* GOAL *
Copy out the lines from the start of the records through the line containing "474 millimetres", including both ends and nothing else.

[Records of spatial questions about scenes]
----

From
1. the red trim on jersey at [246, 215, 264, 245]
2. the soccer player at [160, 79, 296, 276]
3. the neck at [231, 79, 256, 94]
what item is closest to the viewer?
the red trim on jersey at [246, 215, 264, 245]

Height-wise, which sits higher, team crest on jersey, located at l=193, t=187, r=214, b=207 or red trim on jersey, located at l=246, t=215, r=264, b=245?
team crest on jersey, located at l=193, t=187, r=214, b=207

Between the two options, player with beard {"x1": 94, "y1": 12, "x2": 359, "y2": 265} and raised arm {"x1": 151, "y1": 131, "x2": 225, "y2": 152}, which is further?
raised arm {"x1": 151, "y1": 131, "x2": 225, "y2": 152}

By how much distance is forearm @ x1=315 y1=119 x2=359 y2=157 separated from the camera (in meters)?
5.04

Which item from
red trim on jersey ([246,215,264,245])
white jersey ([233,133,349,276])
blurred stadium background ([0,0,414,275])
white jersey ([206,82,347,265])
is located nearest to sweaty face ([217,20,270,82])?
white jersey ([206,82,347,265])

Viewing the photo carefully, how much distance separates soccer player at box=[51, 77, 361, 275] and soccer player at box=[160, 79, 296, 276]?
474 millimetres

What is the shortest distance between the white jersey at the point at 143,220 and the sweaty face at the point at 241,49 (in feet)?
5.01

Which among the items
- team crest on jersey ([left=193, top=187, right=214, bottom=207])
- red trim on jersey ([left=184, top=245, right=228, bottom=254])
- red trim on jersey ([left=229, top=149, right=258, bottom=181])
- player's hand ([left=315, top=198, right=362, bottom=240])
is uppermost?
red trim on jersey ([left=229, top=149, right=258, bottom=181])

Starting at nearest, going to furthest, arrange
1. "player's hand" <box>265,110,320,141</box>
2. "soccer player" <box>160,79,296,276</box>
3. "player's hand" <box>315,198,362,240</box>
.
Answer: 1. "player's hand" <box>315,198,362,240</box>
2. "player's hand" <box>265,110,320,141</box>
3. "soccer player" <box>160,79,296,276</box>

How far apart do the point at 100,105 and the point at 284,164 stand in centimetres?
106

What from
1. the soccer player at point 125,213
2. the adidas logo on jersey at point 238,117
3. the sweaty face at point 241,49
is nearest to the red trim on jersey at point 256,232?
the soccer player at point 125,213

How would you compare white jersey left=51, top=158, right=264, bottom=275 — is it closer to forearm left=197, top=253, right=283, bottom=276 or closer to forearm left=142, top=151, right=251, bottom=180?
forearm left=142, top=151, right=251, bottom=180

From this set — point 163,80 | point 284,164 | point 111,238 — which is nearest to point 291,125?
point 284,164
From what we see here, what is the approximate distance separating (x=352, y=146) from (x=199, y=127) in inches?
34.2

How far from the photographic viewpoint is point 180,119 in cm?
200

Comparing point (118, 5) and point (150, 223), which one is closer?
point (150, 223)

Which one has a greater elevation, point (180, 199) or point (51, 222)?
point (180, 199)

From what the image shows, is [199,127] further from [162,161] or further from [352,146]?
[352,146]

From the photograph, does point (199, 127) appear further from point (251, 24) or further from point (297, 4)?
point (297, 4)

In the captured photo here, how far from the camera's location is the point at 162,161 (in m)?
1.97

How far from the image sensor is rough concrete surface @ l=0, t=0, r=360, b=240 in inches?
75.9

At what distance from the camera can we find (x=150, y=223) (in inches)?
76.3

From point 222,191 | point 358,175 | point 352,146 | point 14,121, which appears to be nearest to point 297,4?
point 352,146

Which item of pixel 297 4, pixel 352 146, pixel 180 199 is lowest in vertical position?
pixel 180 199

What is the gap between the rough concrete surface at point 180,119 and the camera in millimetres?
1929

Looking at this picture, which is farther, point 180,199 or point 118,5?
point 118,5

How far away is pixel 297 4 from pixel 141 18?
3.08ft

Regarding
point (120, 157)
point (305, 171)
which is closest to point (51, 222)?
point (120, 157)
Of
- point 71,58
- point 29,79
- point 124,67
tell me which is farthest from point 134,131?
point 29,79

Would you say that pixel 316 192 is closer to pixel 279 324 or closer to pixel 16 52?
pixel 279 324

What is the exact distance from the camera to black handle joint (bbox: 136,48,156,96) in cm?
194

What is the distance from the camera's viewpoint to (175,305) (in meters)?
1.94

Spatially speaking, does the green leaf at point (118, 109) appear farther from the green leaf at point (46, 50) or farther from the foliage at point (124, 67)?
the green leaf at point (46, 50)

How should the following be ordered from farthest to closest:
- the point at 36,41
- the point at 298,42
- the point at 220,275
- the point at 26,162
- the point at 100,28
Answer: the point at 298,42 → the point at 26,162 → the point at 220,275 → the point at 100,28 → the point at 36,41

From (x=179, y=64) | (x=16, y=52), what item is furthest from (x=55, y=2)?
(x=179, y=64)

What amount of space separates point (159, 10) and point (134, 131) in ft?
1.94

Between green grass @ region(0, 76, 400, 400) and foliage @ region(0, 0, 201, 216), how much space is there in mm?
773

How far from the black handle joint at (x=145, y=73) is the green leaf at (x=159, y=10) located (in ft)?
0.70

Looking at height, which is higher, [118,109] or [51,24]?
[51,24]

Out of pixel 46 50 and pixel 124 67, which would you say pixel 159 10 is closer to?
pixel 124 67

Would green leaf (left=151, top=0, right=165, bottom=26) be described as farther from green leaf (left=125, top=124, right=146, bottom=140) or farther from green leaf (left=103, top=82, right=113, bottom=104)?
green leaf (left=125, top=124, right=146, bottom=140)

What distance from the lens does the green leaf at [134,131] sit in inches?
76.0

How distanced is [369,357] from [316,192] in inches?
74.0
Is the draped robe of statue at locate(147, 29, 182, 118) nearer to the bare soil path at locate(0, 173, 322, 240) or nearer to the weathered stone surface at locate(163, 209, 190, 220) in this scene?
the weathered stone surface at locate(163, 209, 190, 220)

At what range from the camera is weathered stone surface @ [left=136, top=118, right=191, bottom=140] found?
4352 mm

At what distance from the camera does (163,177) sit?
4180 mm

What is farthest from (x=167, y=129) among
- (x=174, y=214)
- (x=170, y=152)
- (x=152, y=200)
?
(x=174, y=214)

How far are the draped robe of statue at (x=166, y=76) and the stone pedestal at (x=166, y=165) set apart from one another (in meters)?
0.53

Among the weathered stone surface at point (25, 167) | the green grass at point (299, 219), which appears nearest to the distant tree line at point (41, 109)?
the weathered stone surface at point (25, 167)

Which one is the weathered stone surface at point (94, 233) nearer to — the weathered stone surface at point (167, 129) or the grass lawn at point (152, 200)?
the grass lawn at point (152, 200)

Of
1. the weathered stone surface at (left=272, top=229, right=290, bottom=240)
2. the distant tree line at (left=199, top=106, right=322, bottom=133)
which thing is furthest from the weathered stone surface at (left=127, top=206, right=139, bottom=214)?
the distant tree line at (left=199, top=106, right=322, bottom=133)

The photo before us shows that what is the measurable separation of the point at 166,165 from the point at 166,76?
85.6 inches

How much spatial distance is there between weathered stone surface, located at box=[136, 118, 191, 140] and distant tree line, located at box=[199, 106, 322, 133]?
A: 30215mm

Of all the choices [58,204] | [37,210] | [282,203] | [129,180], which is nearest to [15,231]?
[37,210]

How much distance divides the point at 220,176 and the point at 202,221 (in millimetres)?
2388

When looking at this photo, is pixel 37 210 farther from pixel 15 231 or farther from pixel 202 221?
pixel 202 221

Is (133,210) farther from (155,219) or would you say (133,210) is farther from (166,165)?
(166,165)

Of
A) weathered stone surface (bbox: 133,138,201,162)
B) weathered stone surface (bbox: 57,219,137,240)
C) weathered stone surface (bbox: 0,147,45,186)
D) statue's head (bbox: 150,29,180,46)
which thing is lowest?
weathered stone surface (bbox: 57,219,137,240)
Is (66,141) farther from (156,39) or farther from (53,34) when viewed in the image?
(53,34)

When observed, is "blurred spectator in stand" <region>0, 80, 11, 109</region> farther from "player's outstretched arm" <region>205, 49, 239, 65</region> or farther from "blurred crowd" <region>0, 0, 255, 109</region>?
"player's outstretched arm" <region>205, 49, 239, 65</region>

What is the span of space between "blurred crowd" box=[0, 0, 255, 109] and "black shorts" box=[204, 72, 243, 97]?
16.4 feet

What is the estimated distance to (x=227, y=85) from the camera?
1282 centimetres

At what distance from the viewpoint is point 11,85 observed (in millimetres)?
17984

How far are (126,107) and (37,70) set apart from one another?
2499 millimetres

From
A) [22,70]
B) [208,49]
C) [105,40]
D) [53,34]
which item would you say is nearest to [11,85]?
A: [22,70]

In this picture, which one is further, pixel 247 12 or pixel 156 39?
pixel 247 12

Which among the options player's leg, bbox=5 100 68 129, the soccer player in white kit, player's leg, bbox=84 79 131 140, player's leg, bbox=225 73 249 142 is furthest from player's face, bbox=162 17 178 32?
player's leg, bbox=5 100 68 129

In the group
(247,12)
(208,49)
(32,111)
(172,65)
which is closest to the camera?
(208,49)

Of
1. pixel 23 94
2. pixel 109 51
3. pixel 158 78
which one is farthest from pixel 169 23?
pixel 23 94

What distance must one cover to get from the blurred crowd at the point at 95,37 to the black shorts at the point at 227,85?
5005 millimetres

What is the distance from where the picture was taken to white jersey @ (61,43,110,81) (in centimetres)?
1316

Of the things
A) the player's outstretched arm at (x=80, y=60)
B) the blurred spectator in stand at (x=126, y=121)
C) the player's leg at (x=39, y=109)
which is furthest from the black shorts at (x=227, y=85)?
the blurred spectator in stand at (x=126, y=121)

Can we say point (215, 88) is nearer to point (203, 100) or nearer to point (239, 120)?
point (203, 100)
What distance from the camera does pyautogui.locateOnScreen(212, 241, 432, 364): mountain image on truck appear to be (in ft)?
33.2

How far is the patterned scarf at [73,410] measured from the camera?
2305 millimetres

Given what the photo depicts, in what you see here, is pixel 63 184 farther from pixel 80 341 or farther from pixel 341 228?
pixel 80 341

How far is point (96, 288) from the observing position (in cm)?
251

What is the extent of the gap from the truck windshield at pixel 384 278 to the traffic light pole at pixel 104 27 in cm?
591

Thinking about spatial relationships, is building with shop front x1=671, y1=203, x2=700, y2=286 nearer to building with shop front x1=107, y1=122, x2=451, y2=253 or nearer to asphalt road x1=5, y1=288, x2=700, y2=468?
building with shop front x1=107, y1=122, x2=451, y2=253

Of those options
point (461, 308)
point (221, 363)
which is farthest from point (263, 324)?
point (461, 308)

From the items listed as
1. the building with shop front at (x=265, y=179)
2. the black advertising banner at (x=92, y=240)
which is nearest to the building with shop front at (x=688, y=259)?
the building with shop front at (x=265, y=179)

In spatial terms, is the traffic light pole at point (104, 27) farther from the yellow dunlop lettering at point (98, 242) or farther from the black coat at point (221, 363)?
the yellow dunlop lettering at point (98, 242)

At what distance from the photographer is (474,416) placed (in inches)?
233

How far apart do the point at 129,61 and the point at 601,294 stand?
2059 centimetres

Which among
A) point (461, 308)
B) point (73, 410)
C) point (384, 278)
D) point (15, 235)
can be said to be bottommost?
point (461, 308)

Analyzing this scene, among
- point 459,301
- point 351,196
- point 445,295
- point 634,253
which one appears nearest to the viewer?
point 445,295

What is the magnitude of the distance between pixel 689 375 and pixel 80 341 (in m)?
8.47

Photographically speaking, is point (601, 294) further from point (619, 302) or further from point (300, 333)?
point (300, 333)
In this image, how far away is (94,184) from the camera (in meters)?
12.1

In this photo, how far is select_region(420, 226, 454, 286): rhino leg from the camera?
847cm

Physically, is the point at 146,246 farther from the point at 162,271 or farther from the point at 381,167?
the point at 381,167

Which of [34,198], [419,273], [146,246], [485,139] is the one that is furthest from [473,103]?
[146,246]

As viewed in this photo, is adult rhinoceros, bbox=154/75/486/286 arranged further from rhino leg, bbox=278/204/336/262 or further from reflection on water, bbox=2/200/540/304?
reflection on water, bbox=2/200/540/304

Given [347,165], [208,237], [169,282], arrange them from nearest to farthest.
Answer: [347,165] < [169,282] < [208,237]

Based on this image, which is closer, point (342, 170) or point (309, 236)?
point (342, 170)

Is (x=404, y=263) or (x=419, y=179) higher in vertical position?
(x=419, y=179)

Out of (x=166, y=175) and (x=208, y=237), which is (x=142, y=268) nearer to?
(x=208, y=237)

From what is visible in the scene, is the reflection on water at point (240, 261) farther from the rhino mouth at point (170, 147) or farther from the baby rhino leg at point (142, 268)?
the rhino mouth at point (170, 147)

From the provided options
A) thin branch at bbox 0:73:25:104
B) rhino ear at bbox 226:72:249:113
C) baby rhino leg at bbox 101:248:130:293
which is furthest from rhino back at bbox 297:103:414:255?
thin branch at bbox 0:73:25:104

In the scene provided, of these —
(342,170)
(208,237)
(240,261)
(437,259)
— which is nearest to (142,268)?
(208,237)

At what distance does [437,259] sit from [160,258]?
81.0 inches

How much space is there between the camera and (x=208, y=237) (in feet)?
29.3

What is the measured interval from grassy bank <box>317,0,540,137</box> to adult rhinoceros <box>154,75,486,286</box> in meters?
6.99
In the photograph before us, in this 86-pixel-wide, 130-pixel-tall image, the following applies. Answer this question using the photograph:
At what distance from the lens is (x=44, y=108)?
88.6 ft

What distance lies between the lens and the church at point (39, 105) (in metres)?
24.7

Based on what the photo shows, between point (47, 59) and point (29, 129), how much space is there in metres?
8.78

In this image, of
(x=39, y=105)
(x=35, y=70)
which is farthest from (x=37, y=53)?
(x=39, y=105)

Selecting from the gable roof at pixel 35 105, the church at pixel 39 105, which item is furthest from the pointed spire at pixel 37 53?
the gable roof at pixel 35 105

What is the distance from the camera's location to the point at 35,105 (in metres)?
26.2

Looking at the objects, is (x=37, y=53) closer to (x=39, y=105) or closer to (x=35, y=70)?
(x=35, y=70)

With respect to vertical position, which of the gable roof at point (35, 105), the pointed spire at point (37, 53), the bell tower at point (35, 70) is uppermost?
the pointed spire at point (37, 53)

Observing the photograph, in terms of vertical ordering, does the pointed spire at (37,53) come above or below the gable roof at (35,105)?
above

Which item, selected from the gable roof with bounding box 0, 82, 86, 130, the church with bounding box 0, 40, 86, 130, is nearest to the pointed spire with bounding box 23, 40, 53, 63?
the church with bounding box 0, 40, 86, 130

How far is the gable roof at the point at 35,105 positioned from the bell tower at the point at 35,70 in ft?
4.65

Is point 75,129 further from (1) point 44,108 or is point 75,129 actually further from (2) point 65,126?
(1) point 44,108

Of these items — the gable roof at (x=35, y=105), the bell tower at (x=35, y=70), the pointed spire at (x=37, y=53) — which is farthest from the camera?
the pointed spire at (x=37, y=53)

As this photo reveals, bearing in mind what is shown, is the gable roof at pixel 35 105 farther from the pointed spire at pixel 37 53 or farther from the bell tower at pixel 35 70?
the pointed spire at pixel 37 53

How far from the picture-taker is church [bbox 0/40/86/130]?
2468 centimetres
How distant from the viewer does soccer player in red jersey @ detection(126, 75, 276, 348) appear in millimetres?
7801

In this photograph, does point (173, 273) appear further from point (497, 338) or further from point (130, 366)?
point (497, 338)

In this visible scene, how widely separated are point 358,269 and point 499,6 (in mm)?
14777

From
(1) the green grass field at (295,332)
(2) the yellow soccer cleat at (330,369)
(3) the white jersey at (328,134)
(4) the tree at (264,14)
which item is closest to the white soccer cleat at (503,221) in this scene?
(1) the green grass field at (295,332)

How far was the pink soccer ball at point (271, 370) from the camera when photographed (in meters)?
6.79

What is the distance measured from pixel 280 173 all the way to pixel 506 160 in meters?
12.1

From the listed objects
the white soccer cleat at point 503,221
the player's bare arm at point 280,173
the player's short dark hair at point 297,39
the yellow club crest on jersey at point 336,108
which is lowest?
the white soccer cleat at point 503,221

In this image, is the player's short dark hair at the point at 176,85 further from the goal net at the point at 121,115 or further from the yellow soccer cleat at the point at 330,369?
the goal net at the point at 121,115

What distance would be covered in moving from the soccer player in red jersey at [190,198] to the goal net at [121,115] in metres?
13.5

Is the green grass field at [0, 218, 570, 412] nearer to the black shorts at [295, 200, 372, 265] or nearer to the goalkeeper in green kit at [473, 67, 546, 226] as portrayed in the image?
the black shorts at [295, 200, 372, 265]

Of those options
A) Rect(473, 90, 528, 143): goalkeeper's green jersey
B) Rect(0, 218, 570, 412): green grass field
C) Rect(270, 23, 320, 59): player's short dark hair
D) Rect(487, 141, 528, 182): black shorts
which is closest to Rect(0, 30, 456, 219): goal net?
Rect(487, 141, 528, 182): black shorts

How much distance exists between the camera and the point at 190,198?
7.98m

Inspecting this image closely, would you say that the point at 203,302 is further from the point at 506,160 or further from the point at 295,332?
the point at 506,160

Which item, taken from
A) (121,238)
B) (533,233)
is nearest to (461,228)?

----

* COMPLETED TASK *
From
1. the red trim on jersey at [246, 215, 264, 245]
2. the soccer player at [160, 79, 296, 276]
3. the neck at [231, 79, 256, 94]
what item is closest to the viewer?
the red trim on jersey at [246, 215, 264, 245]

Height-wise, which sits higher, team crest on jersey, located at l=193, t=187, r=214, b=207 or red trim on jersey, located at l=246, t=215, r=264, b=245?
team crest on jersey, located at l=193, t=187, r=214, b=207

Between the two options, player with beard {"x1": 94, "y1": 12, "x2": 359, "y2": 265} and raised arm {"x1": 151, "y1": 131, "x2": 225, "y2": 152}, which is further?
raised arm {"x1": 151, "y1": 131, "x2": 225, "y2": 152}

By how much distance is forearm @ x1=315 y1=119 x2=359 y2=157 separated from the camera (in meters)?
5.04

Which item from
red trim on jersey ([246,215,264,245])
white jersey ([233,133,349,276])
blurred stadium background ([0,0,414,275])
white jersey ([206,82,347,265])
is located nearest to sweaty face ([217,20,270,82])?
white jersey ([206,82,347,265])

Viewing the photo carefully, how much distance separates soccer player at box=[51, 77, 361, 275] and soccer player at box=[160, 79, 296, 276]?
474 millimetres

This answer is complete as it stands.